[Author Prev][Author Next][Thread Prev][Thread Next][Author Index][Thread Index]
Re: [tor-bugs] #6471 [Metrics Utilities]: Design file format and Python/Java library for multiple GeoIP or AS databases
#6471: Design file format and Python/Java library for multiple GeoIP or AS
databases
-------------------------------+--------------------------------------------
Reporter: karsten | Owner:
Type: enhancement | Status: needs_revision
Priority: normal | Milestone:
Component: Metrics Utilities | Version:
Keywords: | Parent:
Points: | Actualpoints:
-------------------------------+--------------------------------------------
Changes (by atagar):
* status: needs_review => needs_revision
Comment:
> def address_ston(address_string):
> try:
> address_struct = socket.inet_pton(socket.AF_INET, address_string)
> except socket.error:
> raise ValueError
> return struct.unpack('!I', address_struct)[0]
I'm sure that you don't want to add a dependency just for this sort of
functionality, but just a fyi that I have a few IP utilities that you
might find to be helpful...
https://gitweb.torproject.org/stem.git/blob/HEAD:/stem/util/connection.py
I wrote them to support exit policies, in particular checking if a given
endpoint falls under a particular IP/mask...
https://gitweb.torproject.org/stem.git/blob/HEAD:/stem/exit_policy.py
The get_address_binary() can do something similar to what you have here...
{{{
>>> import socket
>>> import struct
>>> address_struct = socket.inet_pton(socket.AF_INET, "127.0.0.1")

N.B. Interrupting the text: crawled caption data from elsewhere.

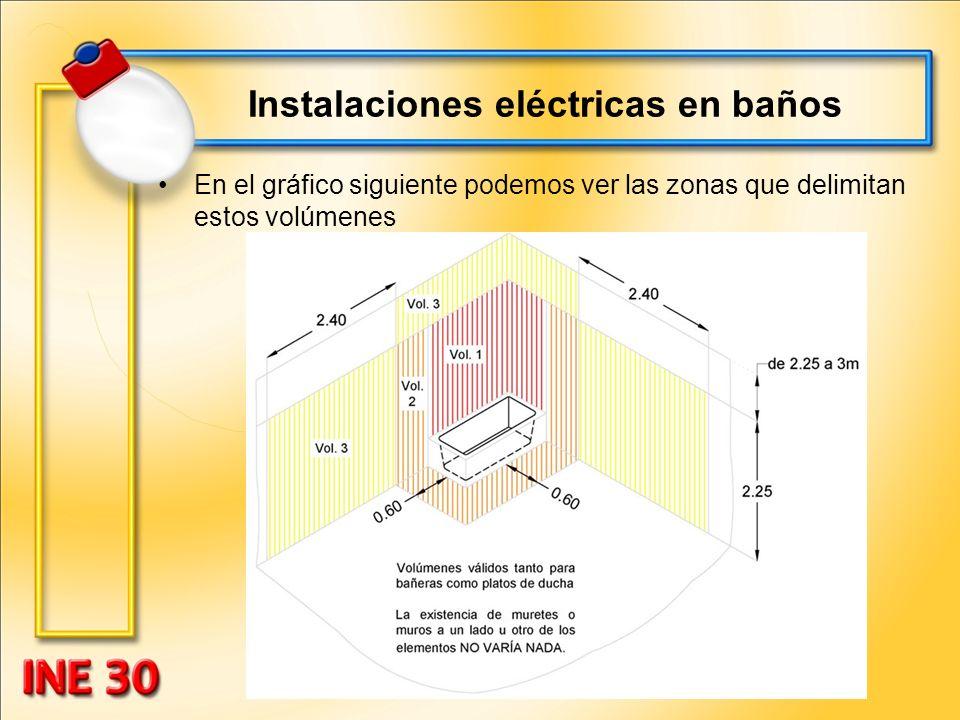 Instalaciones eléctricas en baños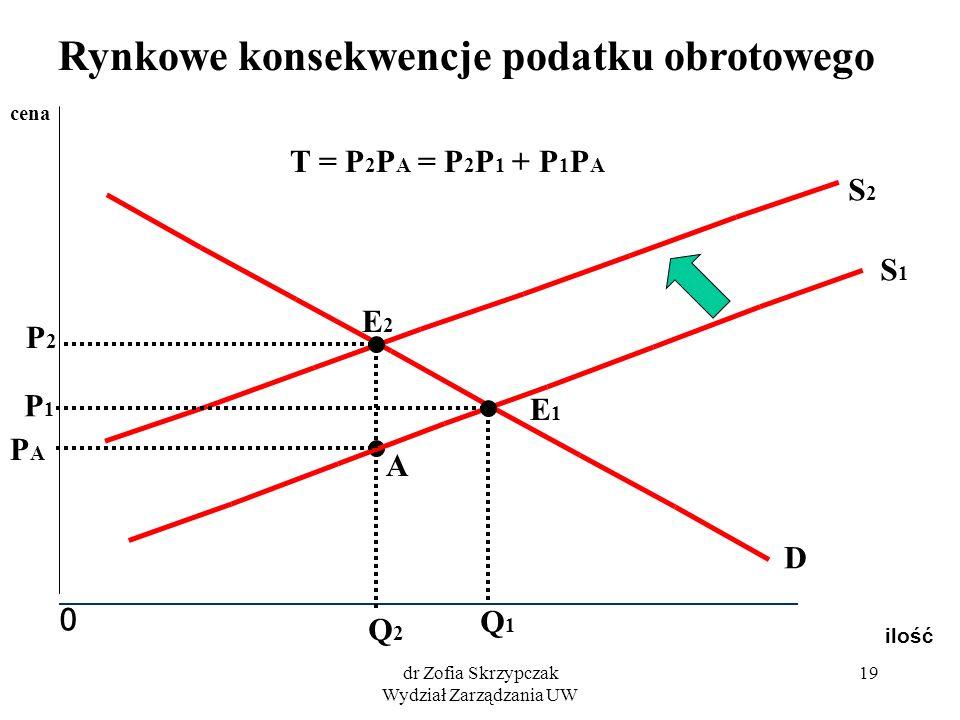 dr Zofia Skrzypczak Wydział Zarządzania UW 19 ilość 0 cena S1S1 S2S2 D E1E1 E2E2 Q1Q1 P1P1 Q2Q2 P2P2 A PAPA T = P 2 P A = P 2 P 1 + P 1 P A Rynkowe ko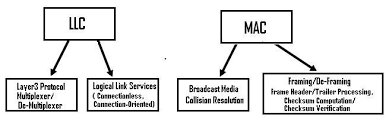 Data Link Layer Functions Of Llc And Mac Sub Layers Of Data Link Layer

>>> struct.unpack('!I', address_struct)[0]
2130706433
>>> from stem.util import connection
>>> address_bin = connection.get_address_binary("127.0.0.1")
>>> print address_bin
01111111000000000000000000000001
>>> int(address_bin, 2)
2130706433
}}}
> def __str__(self):
> return "%s,%s,%s,%s,%s" % \
> (Database.address_ntos(self.start_address),
> Database.address_ntos(self.end_address),
> self.code,
> Database.date_ntos(self.start_date),
> Database.date_ntos(self.end_date))
Any advantage to this verses just saving the 'line' argument we were
constructed from?
> def date_ston(date_string):
> def address_ntos(address):
> def date_kton(key):
I haven't a clue what any of these acronyms mean. My understanding is that
shortening function names to some arcane, overly cramped abbreviation is
an artifact of old-time C development where saving every byte of space
mattered. Mind coming up with more descriptive names?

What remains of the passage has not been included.